▶ _Written instruction_:
Lay out the entries below as a two-column CSV with the headers "query" and "reply" and one row per entry. Put each entry's text and its answer in their own quoted fields, with any line breaks replaced by spaces.

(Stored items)
##############################
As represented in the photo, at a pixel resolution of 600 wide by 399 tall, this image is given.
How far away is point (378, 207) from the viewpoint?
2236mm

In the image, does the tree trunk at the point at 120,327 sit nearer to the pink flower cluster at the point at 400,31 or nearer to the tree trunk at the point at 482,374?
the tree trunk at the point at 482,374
##############################
▶ _The completed task_:
query,reply
"As represented in the photo, at a pixel resolution of 600 wide by 399 tall, this image is given. How far away is point (378, 207) from the viewpoint?","2236mm"
"In the image, does the tree trunk at the point at 120,327 sit nearer to the pink flower cluster at the point at 400,31 or nearer to the tree trunk at the point at 482,374?","the tree trunk at the point at 482,374"